自治体の不燃系廃棄物処理施設および小型家電リサイクル施設におけるリチウムイオン電池に起因した発火・火災対策に関する技術資料
―リチウムイオン電池起因の発火・火災対策ガイドライン―
概要
近年、家庭や事業所から不燃系廃棄物などに混入して排出されるリチウムイオン電池に起因する発火・火災(等)事故が頻発・増加しています。廃棄物処理における発火・火災事故の実態把握は容易ではありませんが、自治体の廃棄物処理施設におけるリチウムイオン電池起因の火災事故の被害額は年間100億円程度と推計しております。一度火災が発生すると施設の被害金額だけでなく、復旧までに数カ月以上の時間を要する場合があるなど、安全・安心な循環型社会づくりに対する信頼性を毀損するような甚大な社会的な影響や、人命にかかる影響も懸念されます。
市町村でのリチウムイオン電池に関連する発火・火災事故について、疑いを含めると3割以上の市町村が発生の経験があると考えられます。年間1万件程度以上の発火・火災等事故が報告されていますが、全体の中で規模の大きめの火災の割合はごく一部であるとともに、市町村によるバラつきが極めて大きいことがわかっています。市町村において火災等が発生している収集区分は「不燃ごみ」が67.1%と他の収集区分より突出して多いことと、処理施設での発生場所は搬送段階が最も多く、破砕段階を含めるとほぼ9割以上であることが考えられます。リチウムイオン電池使用製品(小型家電)の重量は不燃ごみ全体の0.3%程度と小さいにもかかわらず、発火等発生事故の80~90%程度の原因となっています。一方、リチウムイオン電池の破砕による発火には直後発火と遅延発火があり、頻度が高いのは前者ですが、頻度が低い後者でも可燃ごみピットでの火災は大事故につながることから非常に注意を要する現象といえます。リチウムイオン電池使用製品と発火・火災事故との関係について、データの制約はありますが、破砕処理されるリチウムイオン電池使用製品の量を減らすことは発火等発生件数を減らす効果があると考えられます。

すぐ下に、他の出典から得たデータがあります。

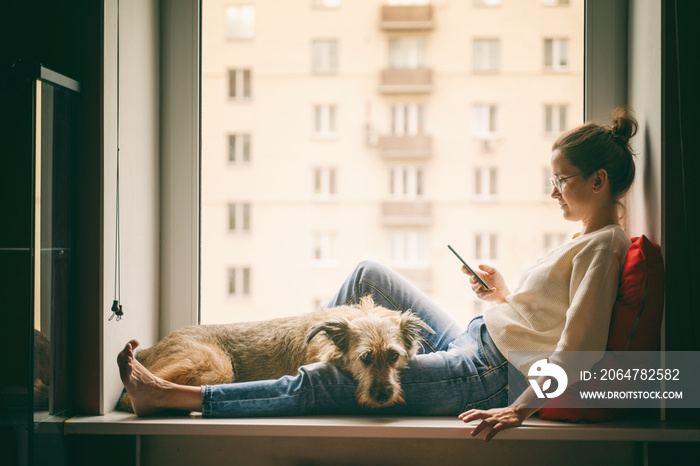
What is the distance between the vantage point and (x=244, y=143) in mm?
2129

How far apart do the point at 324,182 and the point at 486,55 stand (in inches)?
32.7

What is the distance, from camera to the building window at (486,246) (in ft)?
6.83

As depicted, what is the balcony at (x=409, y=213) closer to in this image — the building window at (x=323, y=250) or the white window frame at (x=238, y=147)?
the building window at (x=323, y=250)

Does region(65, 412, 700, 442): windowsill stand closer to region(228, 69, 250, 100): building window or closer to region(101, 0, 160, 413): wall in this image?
region(101, 0, 160, 413): wall

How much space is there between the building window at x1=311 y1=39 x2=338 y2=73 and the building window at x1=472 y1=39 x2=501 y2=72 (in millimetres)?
571

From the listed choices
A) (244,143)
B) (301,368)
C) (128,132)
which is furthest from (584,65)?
(128,132)

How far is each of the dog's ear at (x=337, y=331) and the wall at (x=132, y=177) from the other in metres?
0.69

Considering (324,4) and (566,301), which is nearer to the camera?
(566,301)

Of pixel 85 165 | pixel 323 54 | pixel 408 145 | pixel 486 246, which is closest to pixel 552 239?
pixel 486 246

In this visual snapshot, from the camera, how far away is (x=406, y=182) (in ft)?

発火・火災対策としては、充電状態(SOC)が低いほど発火リスクが小さいことや非純正電池の使用を控えるなどの周知啓発、市町村による「リチウムイオン電池」や「リチウムイオン電池を取り外せない小型家電(いわゆる一体型製品)」の分別収集、処理施設での破砕処理前の選別、火炎や熱・温度などの検知によるモニタリングと消火、遅延発火の抑制、選別除去したリチウムイオン電池の取扱いなども紹介しています。
本技術資料(ガイドライン)は環境省・(独)環境再生保全機構の環境研究総合推進費「リチウムイオン電池等の循環・廃棄過程における火災事故実態の解明と適正管理対策提案」(3-2101、 JPMEERF20213001;2021~2023年度)でとりまとめました。本技術資料が廃棄物処理施設および小型家電リサイクル施設におけるリチウムイオン電池に起因する発火・火災対策の一助となれば幸いです。